DOCUMENT:
——
When the config option is set to 0 or unspecified, the engine
will run without any restrictions. If the value >0 we will delay
northd engine run by the previous run time capped by the
config option.

The reason to delay northd is to prevent it from consuming 100%
CPU all the time, secondary to that is the batch of NB updates
that could be processed in single northd run. With the recent
changes to I-P the engine processing updates faster, but not
quite fast enough for processing to be faster than NB changes,
which in turn can result into northd never going to sleep. With
the backoff period enabled northd can sleep and process the DB
updates in bigger batch.

In addition to process the updates as fast as possible wake the
northd immediately if there are changes accumulated over period
of 500 ms or bigger.

The results are very noticeable during scale testing.
Run without any backoff period:
northd aggregate CPU 9810% avg / 12765% max
northd was spinning at 100% CPU the entire second half of the test.

Run with 200 ms max backoff period:
northd aggregate CPU 6066% avg / 7689% max
northd was around 60% for the second half of the test.

One thing to note is that the overall latency was slightly
increased from P99 4s to P99 4.1s.

Signed-off-by: Ales Musil <amusil@redhat.com>
---
v4: Skip the northd engine delay if there is more changes accumulated in the IDL loop.
——
EXERCISE TASK 1:
Format the part of the listing that begins with the line containing "When arranged from" and runs through the end of the listing as a JSON array of strings. Use one string per line and omit blank lines.
The listing that follows is unrelated to the commit message above.

Dataset excerpt:
——
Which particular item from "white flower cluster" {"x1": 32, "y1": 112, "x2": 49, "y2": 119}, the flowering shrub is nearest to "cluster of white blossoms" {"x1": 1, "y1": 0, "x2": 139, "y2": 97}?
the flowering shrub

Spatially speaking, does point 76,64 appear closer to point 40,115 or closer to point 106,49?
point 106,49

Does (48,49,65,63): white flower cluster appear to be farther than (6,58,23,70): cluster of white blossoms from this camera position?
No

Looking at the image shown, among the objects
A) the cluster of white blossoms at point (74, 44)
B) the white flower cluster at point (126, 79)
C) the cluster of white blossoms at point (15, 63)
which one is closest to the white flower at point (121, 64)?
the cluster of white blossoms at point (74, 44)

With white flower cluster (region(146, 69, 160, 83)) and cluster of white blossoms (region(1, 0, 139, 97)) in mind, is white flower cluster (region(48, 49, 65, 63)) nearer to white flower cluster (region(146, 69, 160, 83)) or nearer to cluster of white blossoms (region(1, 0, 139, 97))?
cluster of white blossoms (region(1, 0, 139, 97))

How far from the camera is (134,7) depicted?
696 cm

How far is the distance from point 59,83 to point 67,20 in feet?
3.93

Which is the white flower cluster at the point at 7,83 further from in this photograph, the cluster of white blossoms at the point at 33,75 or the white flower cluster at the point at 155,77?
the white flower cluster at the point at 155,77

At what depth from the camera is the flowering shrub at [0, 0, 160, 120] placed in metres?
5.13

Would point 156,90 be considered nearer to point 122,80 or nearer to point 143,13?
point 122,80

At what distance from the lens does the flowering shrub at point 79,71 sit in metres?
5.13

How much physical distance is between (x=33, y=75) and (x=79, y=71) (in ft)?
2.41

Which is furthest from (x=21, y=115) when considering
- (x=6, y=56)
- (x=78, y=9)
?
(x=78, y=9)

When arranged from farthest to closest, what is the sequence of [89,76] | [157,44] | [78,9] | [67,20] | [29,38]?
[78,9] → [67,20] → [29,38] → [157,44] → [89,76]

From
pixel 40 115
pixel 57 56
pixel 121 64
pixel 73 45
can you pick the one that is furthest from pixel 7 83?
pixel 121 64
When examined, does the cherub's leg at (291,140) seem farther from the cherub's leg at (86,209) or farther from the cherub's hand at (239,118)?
——
EXERCISE TASK 2:
Give every aggregate CPU figure for northd reported in the commit message.

CORRECT ANSWER 1:
[
  "When arranged from farthest to closest, what is the sequence of [89,76] | [157,44] | [78,9] | [67,20] | [29,38]?",
  "[78,9] → [67,20] → [29,38] → [157,44] → [89,76]",
  "From",
  "pixel 40 115",
  "pixel 57 56",
  "pixel 121 64",
  "pixel 73 45",
  "can you pick the one that is furthest from pixel 7 83?",
  "pixel 121 64",
  "When examined, does the cherub's leg at (291,140) seem farther from the cherub's leg at (86,209) or farther from the cherub's hand at (239,118)?"
]

CORRECT ANSWER 2:
- 9810% average (run without any backoff period)
- 12765% maximum (run without any backoff period)
- 6066% average (run with 200 ms max backoff period)
- 7689% maximum (run with 200 ms max backoff period)